Nelson Cruz, comandante dos bombeiros das Caldas, fez à Gazeta das Caldas um balanço da actividade operacional do ano em curso, que já conta 125 incêndios no concelho. Mesmo assim, quase tudo se resume ao dia 15 de Outubro, no qual as 11 ignições ocorridas no concelho, levam o comandante a crer na existência de mão criminosa e numa actuação organizada. Nelson Cruz realça, no entanto, a capacidade da sua corporação, que naquele dia esteve toda ao serviço da população.

O ano de 2017 está a ser particularmente difícil para os bombeiros portugueses e nas Caldas não foi diferente. Desde o início do ano os soldados da paz foram chamados 125 vezes para extinguir incêndios florestais, 107 dos quais dentro do período do dispositivo de incêndios, desde 15 de Maio.

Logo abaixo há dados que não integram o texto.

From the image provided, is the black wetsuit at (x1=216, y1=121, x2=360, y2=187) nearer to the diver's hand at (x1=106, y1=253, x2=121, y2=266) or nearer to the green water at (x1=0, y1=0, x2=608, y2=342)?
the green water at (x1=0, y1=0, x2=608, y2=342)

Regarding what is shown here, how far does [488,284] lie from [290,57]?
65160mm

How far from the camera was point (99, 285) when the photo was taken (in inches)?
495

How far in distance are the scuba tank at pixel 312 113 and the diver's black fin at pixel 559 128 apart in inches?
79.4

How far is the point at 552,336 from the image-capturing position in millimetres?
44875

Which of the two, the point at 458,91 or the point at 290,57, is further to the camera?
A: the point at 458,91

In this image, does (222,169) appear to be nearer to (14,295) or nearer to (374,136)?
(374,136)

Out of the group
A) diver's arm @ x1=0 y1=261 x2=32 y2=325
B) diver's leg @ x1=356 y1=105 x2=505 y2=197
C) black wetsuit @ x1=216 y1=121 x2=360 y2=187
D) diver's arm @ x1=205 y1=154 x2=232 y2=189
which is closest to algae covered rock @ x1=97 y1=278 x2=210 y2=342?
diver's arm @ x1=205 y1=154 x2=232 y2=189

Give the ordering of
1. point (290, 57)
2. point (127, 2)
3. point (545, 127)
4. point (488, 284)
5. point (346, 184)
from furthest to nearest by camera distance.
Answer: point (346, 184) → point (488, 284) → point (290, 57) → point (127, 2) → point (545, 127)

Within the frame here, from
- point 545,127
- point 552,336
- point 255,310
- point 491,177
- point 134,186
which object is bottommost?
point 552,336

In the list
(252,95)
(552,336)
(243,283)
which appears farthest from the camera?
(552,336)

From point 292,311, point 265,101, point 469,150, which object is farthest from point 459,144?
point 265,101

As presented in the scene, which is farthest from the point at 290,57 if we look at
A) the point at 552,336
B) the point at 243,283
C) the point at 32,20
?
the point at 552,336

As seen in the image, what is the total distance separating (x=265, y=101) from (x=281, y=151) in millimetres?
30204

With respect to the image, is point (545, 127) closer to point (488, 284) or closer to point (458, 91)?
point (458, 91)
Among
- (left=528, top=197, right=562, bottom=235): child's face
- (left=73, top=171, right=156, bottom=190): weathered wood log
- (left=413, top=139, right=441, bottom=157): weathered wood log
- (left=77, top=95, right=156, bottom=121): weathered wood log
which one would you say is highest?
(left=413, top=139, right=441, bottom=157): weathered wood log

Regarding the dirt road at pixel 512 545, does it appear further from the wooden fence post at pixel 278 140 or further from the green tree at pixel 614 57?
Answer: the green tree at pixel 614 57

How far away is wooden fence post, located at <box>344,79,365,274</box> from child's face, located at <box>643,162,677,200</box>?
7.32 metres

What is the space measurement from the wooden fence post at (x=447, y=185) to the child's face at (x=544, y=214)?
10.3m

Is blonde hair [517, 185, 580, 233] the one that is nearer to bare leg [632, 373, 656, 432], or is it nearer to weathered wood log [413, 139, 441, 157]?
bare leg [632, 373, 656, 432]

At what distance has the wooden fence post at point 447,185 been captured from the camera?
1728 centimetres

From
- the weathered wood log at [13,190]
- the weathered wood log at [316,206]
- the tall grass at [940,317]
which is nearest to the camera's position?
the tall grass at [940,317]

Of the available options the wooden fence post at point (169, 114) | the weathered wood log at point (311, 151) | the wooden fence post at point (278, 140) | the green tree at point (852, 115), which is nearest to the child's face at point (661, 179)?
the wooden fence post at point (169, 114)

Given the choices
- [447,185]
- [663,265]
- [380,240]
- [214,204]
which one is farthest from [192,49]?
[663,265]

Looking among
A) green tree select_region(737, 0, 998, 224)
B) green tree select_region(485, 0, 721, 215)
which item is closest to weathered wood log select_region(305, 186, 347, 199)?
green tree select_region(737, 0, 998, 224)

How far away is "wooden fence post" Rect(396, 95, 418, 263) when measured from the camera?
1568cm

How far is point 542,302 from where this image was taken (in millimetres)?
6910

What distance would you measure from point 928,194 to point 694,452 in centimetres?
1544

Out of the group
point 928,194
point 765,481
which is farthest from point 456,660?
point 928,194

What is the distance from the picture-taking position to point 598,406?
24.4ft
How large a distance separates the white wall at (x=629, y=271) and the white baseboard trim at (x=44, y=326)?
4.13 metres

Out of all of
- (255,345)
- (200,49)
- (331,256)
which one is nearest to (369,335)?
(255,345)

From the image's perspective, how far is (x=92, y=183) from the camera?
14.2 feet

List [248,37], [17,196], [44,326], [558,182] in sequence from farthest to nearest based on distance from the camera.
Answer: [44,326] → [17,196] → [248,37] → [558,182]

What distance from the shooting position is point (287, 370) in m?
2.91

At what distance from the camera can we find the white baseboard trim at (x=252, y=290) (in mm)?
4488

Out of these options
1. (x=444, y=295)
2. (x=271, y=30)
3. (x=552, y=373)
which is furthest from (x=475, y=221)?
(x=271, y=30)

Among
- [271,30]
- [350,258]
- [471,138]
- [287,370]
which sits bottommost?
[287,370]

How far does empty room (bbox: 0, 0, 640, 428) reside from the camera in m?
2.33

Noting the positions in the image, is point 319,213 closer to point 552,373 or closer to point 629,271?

No entanto, foi num só dia que foi consumida a esmagadora maioria da área ardida este ano nas Caldas, que totaliza pouco mais de 400 hectares.
“Foi um ano um pouco atípico na forma como o incêndio se propagava, com velocidade muito acima do normal”, descreve Nelson Cruz, comandante dos bombeiros das Caldas. Se por um lado a natureza dos ventos teve o seu papel, por outro o comandante reforça que de ano para ano a agressividade dos fogos tem-se vindo a agravar e os proprietários dos terrenos têm responsabilidade. “Cada vez há mais mato e os proprietários não limpam aquilo que lhes pertence, seja na floresta ou à volta da sua casa. Se o fizessem os incêndios não se propagavam com tanta facilidade”, observa.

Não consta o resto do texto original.